Reo Moana AI Development Has Begun!

We are proud to announce that we have begun development of Reo Moana AI! We are collecting, cleaning, collating, and organizing data and hope to begin our first round of training soon. We are not yet prepared to share details on this system, what architectures is it built upon or the specific foci of Reo Moana AI, but we will do that soon. We are also spending considerable time and effort on establishing guidelines for ethical use of the data we have and will collect.

Most commercial LLMs have limited knowledge of languages like Hawaiian, Māori, Tahitian, and other Polynesian languages Their training data is dominated by English and other major languages. The texts that are accessible by these systems are not optimally organized for their training, often has inconsistent use of diacritics and other issues that lead to inaccurate results for these Pacific languages. By meticulously training on these languages, using high-quality, culturally relevant texts, we believe there is potential to produce superior results. Reo Moana will have a genuine understanding of the languages’ structures, nuance, and cultural context, enabling accurate and meaningful communication.
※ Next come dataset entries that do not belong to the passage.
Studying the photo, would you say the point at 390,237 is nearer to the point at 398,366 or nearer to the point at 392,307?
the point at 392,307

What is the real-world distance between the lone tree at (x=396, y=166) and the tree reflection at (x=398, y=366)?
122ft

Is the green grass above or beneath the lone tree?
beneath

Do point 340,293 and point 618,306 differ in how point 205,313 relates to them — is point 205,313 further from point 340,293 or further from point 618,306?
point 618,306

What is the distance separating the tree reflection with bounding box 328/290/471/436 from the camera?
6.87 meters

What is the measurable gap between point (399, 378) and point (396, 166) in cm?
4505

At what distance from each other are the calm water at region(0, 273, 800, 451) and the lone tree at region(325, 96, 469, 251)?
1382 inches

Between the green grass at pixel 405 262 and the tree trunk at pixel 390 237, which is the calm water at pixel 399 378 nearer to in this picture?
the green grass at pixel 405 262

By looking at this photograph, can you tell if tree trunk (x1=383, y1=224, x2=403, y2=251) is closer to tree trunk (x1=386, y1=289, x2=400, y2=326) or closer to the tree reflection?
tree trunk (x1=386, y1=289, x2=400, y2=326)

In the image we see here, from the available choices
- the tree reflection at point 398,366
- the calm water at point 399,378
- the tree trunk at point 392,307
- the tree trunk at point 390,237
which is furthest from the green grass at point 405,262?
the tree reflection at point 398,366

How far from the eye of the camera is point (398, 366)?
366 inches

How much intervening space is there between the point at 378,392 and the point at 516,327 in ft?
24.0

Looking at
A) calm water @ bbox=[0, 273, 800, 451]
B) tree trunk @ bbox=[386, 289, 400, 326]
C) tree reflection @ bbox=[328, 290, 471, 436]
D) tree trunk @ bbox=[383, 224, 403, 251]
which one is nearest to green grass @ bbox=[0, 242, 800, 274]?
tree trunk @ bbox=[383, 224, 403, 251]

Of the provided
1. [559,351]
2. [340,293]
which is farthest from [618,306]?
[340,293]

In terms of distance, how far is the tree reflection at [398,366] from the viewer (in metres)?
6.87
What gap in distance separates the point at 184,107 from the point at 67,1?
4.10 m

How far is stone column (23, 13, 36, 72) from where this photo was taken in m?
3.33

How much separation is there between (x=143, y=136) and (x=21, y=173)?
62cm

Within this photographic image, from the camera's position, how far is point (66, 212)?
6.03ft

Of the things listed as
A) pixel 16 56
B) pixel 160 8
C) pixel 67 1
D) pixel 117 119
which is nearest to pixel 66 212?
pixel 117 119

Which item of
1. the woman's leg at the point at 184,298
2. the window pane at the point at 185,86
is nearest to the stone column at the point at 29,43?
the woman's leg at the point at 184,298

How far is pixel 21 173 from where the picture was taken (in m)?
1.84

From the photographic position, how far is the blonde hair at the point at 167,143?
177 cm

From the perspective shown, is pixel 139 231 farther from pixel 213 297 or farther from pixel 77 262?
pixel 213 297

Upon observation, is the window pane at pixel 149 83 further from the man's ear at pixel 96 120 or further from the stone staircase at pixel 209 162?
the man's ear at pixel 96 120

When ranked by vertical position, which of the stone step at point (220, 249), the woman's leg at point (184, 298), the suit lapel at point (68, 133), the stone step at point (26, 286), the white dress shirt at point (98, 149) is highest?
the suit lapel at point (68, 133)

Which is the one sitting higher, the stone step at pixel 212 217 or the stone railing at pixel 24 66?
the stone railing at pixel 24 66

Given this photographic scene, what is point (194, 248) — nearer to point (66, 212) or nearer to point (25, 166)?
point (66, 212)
We acknowledge we are not the first to point our wa‘a/waka/vaka (canoe) in this direction. We do not consider this a race, but a collaborative ‘imi loa (long search) to ensure the perpetuation and growth of these languages. Our gratitude to our colleagues across the Pacific who have inspired us to join in this journey:

We aspire to meet the lofty expectations of those whose ancestors spoke, preserved, and transmitted the languages to today’s language and cultural communities, and are aligning our work to meet their standards for ethical use of their languages.